● **PROMPT**
Pull out every line of the material that contains the word "farthest" and copy each such line in full.

★ ★ ★ ★

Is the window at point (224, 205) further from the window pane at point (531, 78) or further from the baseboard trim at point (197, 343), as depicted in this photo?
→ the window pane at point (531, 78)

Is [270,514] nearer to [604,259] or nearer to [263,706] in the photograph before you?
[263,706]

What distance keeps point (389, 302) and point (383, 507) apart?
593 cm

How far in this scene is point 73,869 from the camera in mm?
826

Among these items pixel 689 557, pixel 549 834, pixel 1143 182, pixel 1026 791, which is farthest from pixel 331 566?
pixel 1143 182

★ ★ ★ ★

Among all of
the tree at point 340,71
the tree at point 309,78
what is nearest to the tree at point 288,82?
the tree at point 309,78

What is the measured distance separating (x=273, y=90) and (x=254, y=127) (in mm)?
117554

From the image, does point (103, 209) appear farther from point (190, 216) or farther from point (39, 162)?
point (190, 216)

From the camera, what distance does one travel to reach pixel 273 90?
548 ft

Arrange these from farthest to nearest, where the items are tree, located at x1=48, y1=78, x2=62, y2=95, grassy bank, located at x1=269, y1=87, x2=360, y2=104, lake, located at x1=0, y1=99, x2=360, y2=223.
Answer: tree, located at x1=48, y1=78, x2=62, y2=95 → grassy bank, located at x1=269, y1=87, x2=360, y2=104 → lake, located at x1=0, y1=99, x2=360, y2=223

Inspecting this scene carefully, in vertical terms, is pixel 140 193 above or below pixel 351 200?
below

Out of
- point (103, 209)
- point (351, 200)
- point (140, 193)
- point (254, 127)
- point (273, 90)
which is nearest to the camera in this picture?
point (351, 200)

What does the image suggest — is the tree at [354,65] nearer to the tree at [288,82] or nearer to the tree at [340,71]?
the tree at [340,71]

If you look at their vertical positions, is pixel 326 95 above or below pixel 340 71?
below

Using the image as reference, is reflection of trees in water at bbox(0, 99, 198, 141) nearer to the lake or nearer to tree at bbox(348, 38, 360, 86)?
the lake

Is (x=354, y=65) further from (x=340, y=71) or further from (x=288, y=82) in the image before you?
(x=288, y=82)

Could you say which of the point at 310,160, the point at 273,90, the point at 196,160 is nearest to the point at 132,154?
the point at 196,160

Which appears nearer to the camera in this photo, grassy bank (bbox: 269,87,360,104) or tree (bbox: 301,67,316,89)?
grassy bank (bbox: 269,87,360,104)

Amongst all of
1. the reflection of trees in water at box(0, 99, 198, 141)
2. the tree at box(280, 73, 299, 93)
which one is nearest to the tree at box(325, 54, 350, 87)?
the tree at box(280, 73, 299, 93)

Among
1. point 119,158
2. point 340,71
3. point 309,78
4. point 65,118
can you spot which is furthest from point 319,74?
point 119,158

★ ★ ★ ★

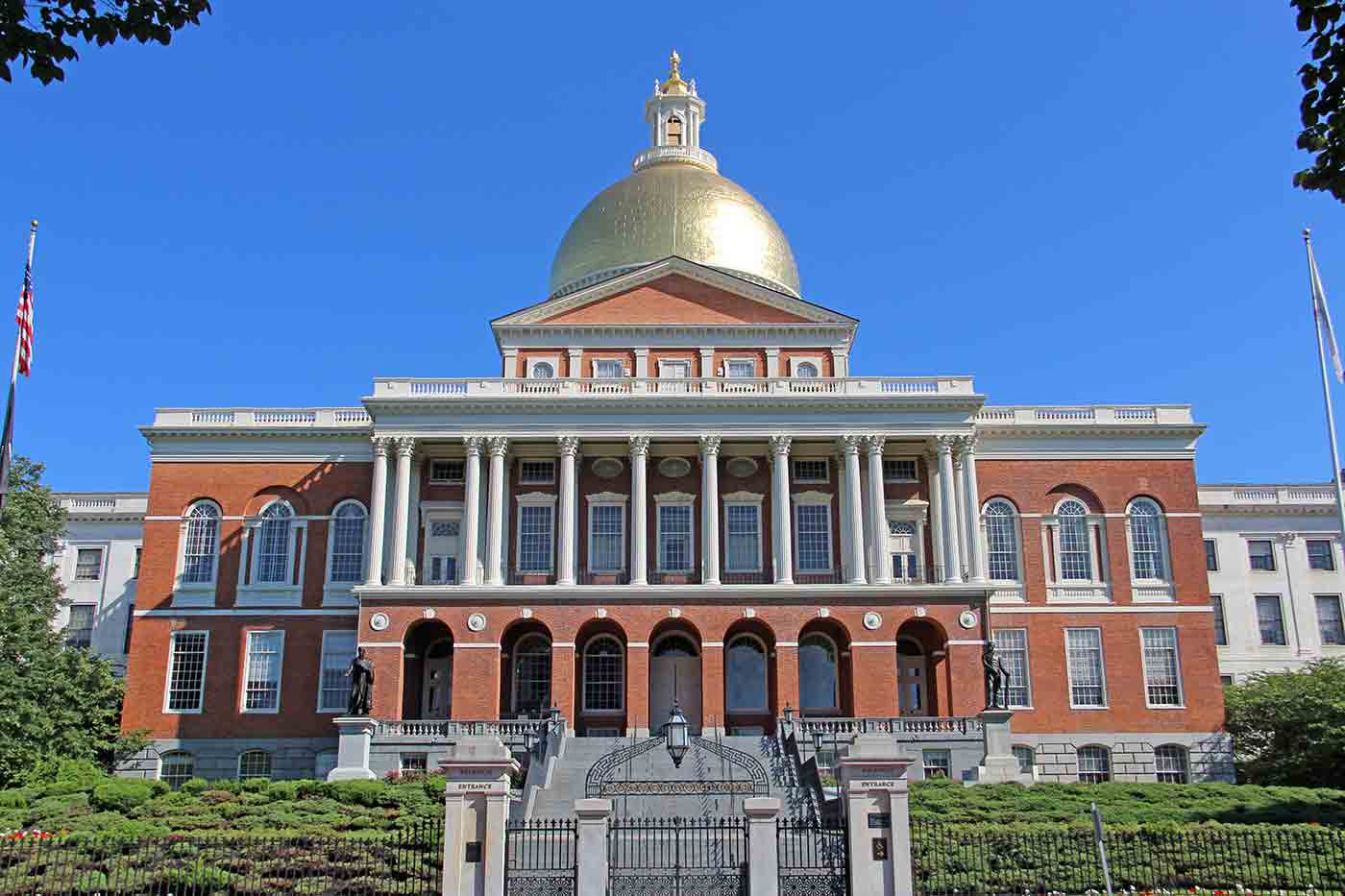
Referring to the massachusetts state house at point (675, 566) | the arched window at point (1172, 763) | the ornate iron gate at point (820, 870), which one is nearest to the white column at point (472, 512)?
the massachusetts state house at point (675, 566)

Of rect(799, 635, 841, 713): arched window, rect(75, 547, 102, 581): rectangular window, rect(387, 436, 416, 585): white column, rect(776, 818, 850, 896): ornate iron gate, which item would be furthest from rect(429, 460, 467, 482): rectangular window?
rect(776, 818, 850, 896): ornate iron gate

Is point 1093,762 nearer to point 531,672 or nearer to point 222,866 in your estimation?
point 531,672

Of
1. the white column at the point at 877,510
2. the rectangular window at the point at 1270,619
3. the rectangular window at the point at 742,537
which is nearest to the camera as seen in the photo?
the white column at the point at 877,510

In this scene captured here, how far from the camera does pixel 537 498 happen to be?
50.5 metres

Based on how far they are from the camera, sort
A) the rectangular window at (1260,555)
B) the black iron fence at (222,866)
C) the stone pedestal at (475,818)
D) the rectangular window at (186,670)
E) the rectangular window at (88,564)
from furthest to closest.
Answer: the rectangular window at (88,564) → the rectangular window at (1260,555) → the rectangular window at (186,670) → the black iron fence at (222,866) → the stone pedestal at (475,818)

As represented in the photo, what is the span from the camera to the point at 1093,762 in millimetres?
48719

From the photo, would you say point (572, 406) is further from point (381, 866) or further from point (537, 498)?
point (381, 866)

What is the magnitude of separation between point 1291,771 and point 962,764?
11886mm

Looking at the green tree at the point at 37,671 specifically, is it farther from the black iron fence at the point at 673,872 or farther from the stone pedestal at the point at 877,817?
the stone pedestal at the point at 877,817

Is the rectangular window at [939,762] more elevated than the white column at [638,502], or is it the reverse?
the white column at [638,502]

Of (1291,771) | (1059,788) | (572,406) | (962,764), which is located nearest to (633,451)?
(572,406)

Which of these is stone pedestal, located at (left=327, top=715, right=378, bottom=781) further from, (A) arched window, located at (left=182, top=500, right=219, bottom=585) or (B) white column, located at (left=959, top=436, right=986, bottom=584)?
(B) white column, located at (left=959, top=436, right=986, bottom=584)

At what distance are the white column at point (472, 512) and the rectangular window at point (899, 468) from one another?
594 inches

★ ★ ★ ★

● **TASK SOLUTION**
Among these items pixel 689 557, pixel 549 834, pixel 1143 182, pixel 1026 791, which is farthest from pixel 331 566?
Arrange these from farthest to nearest, where the items are tree, located at x1=48, y1=78, x2=62, y2=95, grassy bank, located at x1=269, y1=87, x2=360, y2=104, lake, located at x1=0, y1=99, x2=360, y2=223.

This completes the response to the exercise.